When --skipNanopolish
is not set (default) poreFUME will invoke nanopolish to polish the nanocorrected data. Nanopolish will be run in an own directory , it will create /output/nanopolish/mySample/{barcodeID}/
directories. --pathRawreads
is required, and should point to the directory containing the .fast5 files.
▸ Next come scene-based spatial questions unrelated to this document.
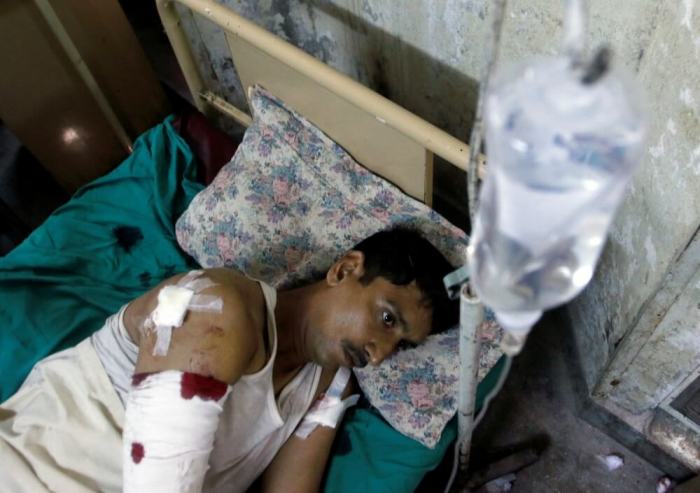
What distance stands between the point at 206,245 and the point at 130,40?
3.27 ft

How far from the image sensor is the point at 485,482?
1.55 metres

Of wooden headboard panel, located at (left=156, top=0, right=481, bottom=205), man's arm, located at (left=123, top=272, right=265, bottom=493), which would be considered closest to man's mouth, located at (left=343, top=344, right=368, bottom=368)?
man's arm, located at (left=123, top=272, right=265, bottom=493)

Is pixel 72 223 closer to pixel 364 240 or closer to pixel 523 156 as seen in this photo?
pixel 364 240

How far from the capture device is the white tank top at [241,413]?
1.14 meters

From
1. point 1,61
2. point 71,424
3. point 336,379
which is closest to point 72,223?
point 1,61

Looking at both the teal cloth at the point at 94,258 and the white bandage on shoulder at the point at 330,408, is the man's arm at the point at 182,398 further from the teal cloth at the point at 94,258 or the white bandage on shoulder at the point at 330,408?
the teal cloth at the point at 94,258

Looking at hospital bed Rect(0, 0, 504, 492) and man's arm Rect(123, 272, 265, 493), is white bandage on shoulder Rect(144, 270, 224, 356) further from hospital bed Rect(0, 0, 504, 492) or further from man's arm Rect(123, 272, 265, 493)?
hospital bed Rect(0, 0, 504, 492)

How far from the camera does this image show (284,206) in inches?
56.9

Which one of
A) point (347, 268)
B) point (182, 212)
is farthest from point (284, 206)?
point (182, 212)

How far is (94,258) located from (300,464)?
0.91 m

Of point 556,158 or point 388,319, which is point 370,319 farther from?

Note: when poreFUME already find data in output/nanopolish/mySample/
it will terminate, this can be overruled by passing the --overwriteNanopolish
flag. This will remove all the existing data in output/nanopolish/mySample/
.
The final step is annotation of the data using the CARD database when --skipCARD
is not set (default). This part will look for output/mySample.afterNC2.fasta
and annotate the file against the CARD database. --pathCARD
is used to point to the nucleotide CARD database. When --annotateAll
is set, also inputFiles/mySample.fasta
, output/mySample.afterBC.fasta
and output/mySample.afterNC1.fasta
will be annotated. The output is a CSV file in output/annotation/mySample/mySample.AFTERNC2.annotation.csv
containing the readname and the relevant CARD information.
Note: with --skipCARD
the output in output/annotation/mySample/
will be overwritten.
With the --cores
flag the following processes can be parallelized:
- Smith-Waterman algorithm to detect barcodes
- nanocorrect on multiple barcodes
- BLAST to annotate with the CARD database.
- the
nanopolish variants
command is invoked using the -t (thread) parameter
To test the working of poreFUME you can run nosetests -v
which should output something like
test this ... ok
testCARDavialable (test.TestCARD) ... ok
testInputavialable (test.TestCARD) ... ok
testSegments (test.TestCARD) ... ok
testBLASTDATABASE (test.TestDependencies) ... ok
testBLASTN (test.TestDependencies) ... ok
testDBdust (test.TestDependencies) ... ok
testDBsplit (test.TestDependencies) ... ok
testF2DB (test.TestDependencies) ... ok
testLAcat (test.TestDependencies) ... ok
testPOA (test.TestDependencies) ... ok
testParallel (test.TestDependencies) ... ok
testSamtools (test.TestDependencies) ... ok
testbwaVersion (test.TestDependencies) ... ok
job ranger returns index of begin and end of job range. ... ok
testOverlap (test.TestFunctions) ... ok
----------------------------------------------------------------------
Ran 16 tests in 1.074s
OK
poreFUME makes use of the CARD database. So when using please cite McArthur et al. 2013. The Comprehensive Antibiotic Resistance Database. Antimicrobial Agents and Chemotherapy, 57, 3348-3357.. Furthermore Nanocorrect and Nanopolish are used, which can be cited by Loman NJ, Quick J, Simpson JT: A complete bacterial genome assembled de novo using only nanopore sequencing data. Nat Methods 2015, 12:733–735.